Federal government (i.e., socialist) investment in basic R&D has been in decline. Could this have anything to do with the increasing foreign share of patent applications here? Of course not, since libertarians know *a priori*, that only the market will save us!
“UN whores”? Do you have any idea of what you’re talking about? “…the impact of genetic factors”? You’re serious? Where have most of our immigrants come from over the past 200+ years? China?
Comment posted May 17, 2010 @ 12:45 am
You must be an academic, praising the virtues of Hadron. Project X will probably yield little useful physics theory, and more likely produce a black whole that destroys our planet, if it produces anything interesting at all.

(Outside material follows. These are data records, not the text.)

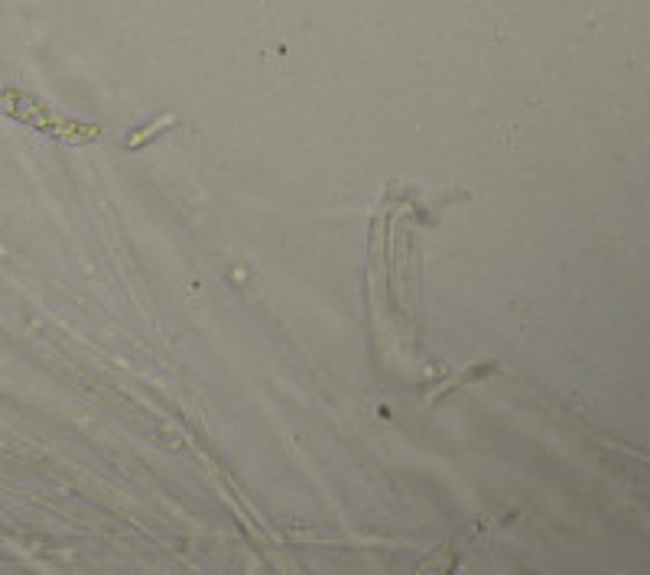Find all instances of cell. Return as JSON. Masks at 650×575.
I'll use <instances>...</instances> for the list:
<instances>
[{
    "label": "cell",
    "instance_id": "6da1fadb",
    "mask_svg": "<svg viewBox=\"0 0 650 575\" xmlns=\"http://www.w3.org/2000/svg\"><path fill=\"white\" fill-rule=\"evenodd\" d=\"M0 111L16 117V121L30 124V127H36L40 134H46V137L65 140V144H81V140L98 137L95 127H81V124H75V121H65L62 114H56L52 107L40 105L36 97L23 95V91H14V88L0 91Z\"/></svg>",
    "mask_w": 650,
    "mask_h": 575
}]
</instances>
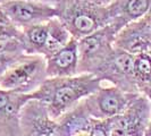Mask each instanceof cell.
<instances>
[{
    "instance_id": "1",
    "label": "cell",
    "mask_w": 151,
    "mask_h": 136,
    "mask_svg": "<svg viewBox=\"0 0 151 136\" xmlns=\"http://www.w3.org/2000/svg\"><path fill=\"white\" fill-rule=\"evenodd\" d=\"M104 84L94 74H77L69 77H48L32 94L47 108L53 119L78 105Z\"/></svg>"
},
{
    "instance_id": "2",
    "label": "cell",
    "mask_w": 151,
    "mask_h": 136,
    "mask_svg": "<svg viewBox=\"0 0 151 136\" xmlns=\"http://www.w3.org/2000/svg\"><path fill=\"white\" fill-rule=\"evenodd\" d=\"M58 17L76 40L111 23L108 6H100L90 0H67Z\"/></svg>"
},
{
    "instance_id": "3",
    "label": "cell",
    "mask_w": 151,
    "mask_h": 136,
    "mask_svg": "<svg viewBox=\"0 0 151 136\" xmlns=\"http://www.w3.org/2000/svg\"><path fill=\"white\" fill-rule=\"evenodd\" d=\"M122 27L116 23H110L84 38L77 40L78 43V74H97L115 50V40Z\"/></svg>"
},
{
    "instance_id": "4",
    "label": "cell",
    "mask_w": 151,
    "mask_h": 136,
    "mask_svg": "<svg viewBox=\"0 0 151 136\" xmlns=\"http://www.w3.org/2000/svg\"><path fill=\"white\" fill-rule=\"evenodd\" d=\"M47 78L45 57L25 53L0 77V87L31 94L38 90Z\"/></svg>"
},
{
    "instance_id": "5",
    "label": "cell",
    "mask_w": 151,
    "mask_h": 136,
    "mask_svg": "<svg viewBox=\"0 0 151 136\" xmlns=\"http://www.w3.org/2000/svg\"><path fill=\"white\" fill-rule=\"evenodd\" d=\"M151 116V100L136 93L119 115L109 119L111 136H144Z\"/></svg>"
},
{
    "instance_id": "6",
    "label": "cell",
    "mask_w": 151,
    "mask_h": 136,
    "mask_svg": "<svg viewBox=\"0 0 151 136\" xmlns=\"http://www.w3.org/2000/svg\"><path fill=\"white\" fill-rule=\"evenodd\" d=\"M135 94L104 83L96 92L83 99V102L93 119H110L119 115Z\"/></svg>"
},
{
    "instance_id": "7",
    "label": "cell",
    "mask_w": 151,
    "mask_h": 136,
    "mask_svg": "<svg viewBox=\"0 0 151 136\" xmlns=\"http://www.w3.org/2000/svg\"><path fill=\"white\" fill-rule=\"evenodd\" d=\"M135 56L115 47V50L96 75L104 83L111 84L129 93H139L134 77Z\"/></svg>"
},
{
    "instance_id": "8",
    "label": "cell",
    "mask_w": 151,
    "mask_h": 136,
    "mask_svg": "<svg viewBox=\"0 0 151 136\" xmlns=\"http://www.w3.org/2000/svg\"><path fill=\"white\" fill-rule=\"evenodd\" d=\"M9 21L18 29L45 23L53 17L59 16V10L38 1L31 0H9L1 5Z\"/></svg>"
},
{
    "instance_id": "9",
    "label": "cell",
    "mask_w": 151,
    "mask_h": 136,
    "mask_svg": "<svg viewBox=\"0 0 151 136\" xmlns=\"http://www.w3.org/2000/svg\"><path fill=\"white\" fill-rule=\"evenodd\" d=\"M18 136H60L56 119L37 99L29 100L23 107L19 117Z\"/></svg>"
},
{
    "instance_id": "10",
    "label": "cell",
    "mask_w": 151,
    "mask_h": 136,
    "mask_svg": "<svg viewBox=\"0 0 151 136\" xmlns=\"http://www.w3.org/2000/svg\"><path fill=\"white\" fill-rule=\"evenodd\" d=\"M32 94L18 93L0 87V135H19V117L25 103Z\"/></svg>"
},
{
    "instance_id": "11",
    "label": "cell",
    "mask_w": 151,
    "mask_h": 136,
    "mask_svg": "<svg viewBox=\"0 0 151 136\" xmlns=\"http://www.w3.org/2000/svg\"><path fill=\"white\" fill-rule=\"evenodd\" d=\"M78 43L72 39L60 50L45 58L48 77H69L78 74Z\"/></svg>"
},
{
    "instance_id": "12",
    "label": "cell",
    "mask_w": 151,
    "mask_h": 136,
    "mask_svg": "<svg viewBox=\"0 0 151 136\" xmlns=\"http://www.w3.org/2000/svg\"><path fill=\"white\" fill-rule=\"evenodd\" d=\"M111 23L122 29L145 16L151 7V0H113L108 5Z\"/></svg>"
},
{
    "instance_id": "13",
    "label": "cell",
    "mask_w": 151,
    "mask_h": 136,
    "mask_svg": "<svg viewBox=\"0 0 151 136\" xmlns=\"http://www.w3.org/2000/svg\"><path fill=\"white\" fill-rule=\"evenodd\" d=\"M60 136H74L81 132H90L93 118L91 117L83 100L56 118Z\"/></svg>"
},
{
    "instance_id": "14",
    "label": "cell",
    "mask_w": 151,
    "mask_h": 136,
    "mask_svg": "<svg viewBox=\"0 0 151 136\" xmlns=\"http://www.w3.org/2000/svg\"><path fill=\"white\" fill-rule=\"evenodd\" d=\"M115 47L132 54L151 53V40L140 27L137 21L123 27L116 35Z\"/></svg>"
},
{
    "instance_id": "15",
    "label": "cell",
    "mask_w": 151,
    "mask_h": 136,
    "mask_svg": "<svg viewBox=\"0 0 151 136\" xmlns=\"http://www.w3.org/2000/svg\"><path fill=\"white\" fill-rule=\"evenodd\" d=\"M47 25H48V39L43 51L45 58H48L49 56L60 50L63 47H65L73 39L72 34L69 33L67 27L58 16L49 19L47 22Z\"/></svg>"
},
{
    "instance_id": "16",
    "label": "cell",
    "mask_w": 151,
    "mask_h": 136,
    "mask_svg": "<svg viewBox=\"0 0 151 136\" xmlns=\"http://www.w3.org/2000/svg\"><path fill=\"white\" fill-rule=\"evenodd\" d=\"M22 39L25 53L43 56L47 39H48V25L45 23L34 24L22 30Z\"/></svg>"
},
{
    "instance_id": "17",
    "label": "cell",
    "mask_w": 151,
    "mask_h": 136,
    "mask_svg": "<svg viewBox=\"0 0 151 136\" xmlns=\"http://www.w3.org/2000/svg\"><path fill=\"white\" fill-rule=\"evenodd\" d=\"M134 77L139 93L144 94L151 100V53L135 54Z\"/></svg>"
},
{
    "instance_id": "18",
    "label": "cell",
    "mask_w": 151,
    "mask_h": 136,
    "mask_svg": "<svg viewBox=\"0 0 151 136\" xmlns=\"http://www.w3.org/2000/svg\"><path fill=\"white\" fill-rule=\"evenodd\" d=\"M22 30L12 22H0V41L22 39Z\"/></svg>"
},
{
    "instance_id": "19",
    "label": "cell",
    "mask_w": 151,
    "mask_h": 136,
    "mask_svg": "<svg viewBox=\"0 0 151 136\" xmlns=\"http://www.w3.org/2000/svg\"><path fill=\"white\" fill-rule=\"evenodd\" d=\"M25 52H5L0 53V77L12 67L16 61H18Z\"/></svg>"
},
{
    "instance_id": "20",
    "label": "cell",
    "mask_w": 151,
    "mask_h": 136,
    "mask_svg": "<svg viewBox=\"0 0 151 136\" xmlns=\"http://www.w3.org/2000/svg\"><path fill=\"white\" fill-rule=\"evenodd\" d=\"M90 136H111L109 119H93L90 128Z\"/></svg>"
},
{
    "instance_id": "21",
    "label": "cell",
    "mask_w": 151,
    "mask_h": 136,
    "mask_svg": "<svg viewBox=\"0 0 151 136\" xmlns=\"http://www.w3.org/2000/svg\"><path fill=\"white\" fill-rule=\"evenodd\" d=\"M5 52H25L23 42L19 39L0 41V53Z\"/></svg>"
},
{
    "instance_id": "22",
    "label": "cell",
    "mask_w": 151,
    "mask_h": 136,
    "mask_svg": "<svg viewBox=\"0 0 151 136\" xmlns=\"http://www.w3.org/2000/svg\"><path fill=\"white\" fill-rule=\"evenodd\" d=\"M33 1H38V2H42V4H45V5H49L51 7L57 8L59 11L67 4V0H33Z\"/></svg>"
},
{
    "instance_id": "23",
    "label": "cell",
    "mask_w": 151,
    "mask_h": 136,
    "mask_svg": "<svg viewBox=\"0 0 151 136\" xmlns=\"http://www.w3.org/2000/svg\"><path fill=\"white\" fill-rule=\"evenodd\" d=\"M0 22H10L9 18H8V16L5 13V10L1 7V5H0Z\"/></svg>"
},
{
    "instance_id": "24",
    "label": "cell",
    "mask_w": 151,
    "mask_h": 136,
    "mask_svg": "<svg viewBox=\"0 0 151 136\" xmlns=\"http://www.w3.org/2000/svg\"><path fill=\"white\" fill-rule=\"evenodd\" d=\"M90 1L97 4V5H100V6H107L109 4V0H90Z\"/></svg>"
},
{
    "instance_id": "25",
    "label": "cell",
    "mask_w": 151,
    "mask_h": 136,
    "mask_svg": "<svg viewBox=\"0 0 151 136\" xmlns=\"http://www.w3.org/2000/svg\"><path fill=\"white\" fill-rule=\"evenodd\" d=\"M144 136H151V116H150V121H149V125H148V128H147V132Z\"/></svg>"
},
{
    "instance_id": "26",
    "label": "cell",
    "mask_w": 151,
    "mask_h": 136,
    "mask_svg": "<svg viewBox=\"0 0 151 136\" xmlns=\"http://www.w3.org/2000/svg\"><path fill=\"white\" fill-rule=\"evenodd\" d=\"M74 136H90V132H81Z\"/></svg>"
},
{
    "instance_id": "27",
    "label": "cell",
    "mask_w": 151,
    "mask_h": 136,
    "mask_svg": "<svg viewBox=\"0 0 151 136\" xmlns=\"http://www.w3.org/2000/svg\"><path fill=\"white\" fill-rule=\"evenodd\" d=\"M9 0H0V5H2V4H5V2H7Z\"/></svg>"
},
{
    "instance_id": "28",
    "label": "cell",
    "mask_w": 151,
    "mask_h": 136,
    "mask_svg": "<svg viewBox=\"0 0 151 136\" xmlns=\"http://www.w3.org/2000/svg\"><path fill=\"white\" fill-rule=\"evenodd\" d=\"M149 15H151V7H150V10H149V13H148Z\"/></svg>"
},
{
    "instance_id": "29",
    "label": "cell",
    "mask_w": 151,
    "mask_h": 136,
    "mask_svg": "<svg viewBox=\"0 0 151 136\" xmlns=\"http://www.w3.org/2000/svg\"><path fill=\"white\" fill-rule=\"evenodd\" d=\"M111 1H113V0H109V2H111Z\"/></svg>"
}]
</instances>
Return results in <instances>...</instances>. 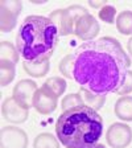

The small businesses created in Europe are the countless gyro shops popping up like zits. Entrepreneurism is DEAD in Europe as it will be soon in the US. Asia, including “Red” China, is adopting capitalism and their standard of living is surging.
Other countries are pissing away money on “Renewable Energy” schemes that will NEVER approach oil and nuclear. Even entrepreneurial concerns know this, they’re just lining their pockets with stolen taxpayer dollars. When the subsidies stop, they’ll close up shop.
The internet was designed by the military and implemented by defense industry capitalists. It was taken up by capitalist communication firms that invested private money to build the massive infrastructure we enjoy today.
>>>> “UN whores”?
Yes, UN WHORES! They get paid for their leftist praises and as such they are worthless.
Comment posted May 17, 2010 @ 1:05 am
Feeling a little constipated these days, aren’t you, Jimmy/Rudy/Raymond?
Comment posted May 17, 2010 @ 7:32 am
I believe Jimmy gets confused and flustered – I’m sure it’s challenging never knowing which of your personalities (3 that we know of) is in charge.
Comment posted May 17, 2010 @ 9:58 am
Typical heartless leftists, making light of someone’s medical challenges. Shame shame.
Comment posted May 17, 2010 @ 10:15 am
If we had proper health care you could get those issues taken care of
Comment posted May 17, 2010 @ 10:37 am
Right. So socialized medicine will cure all disease and double lifespans, right? Only in your dreams.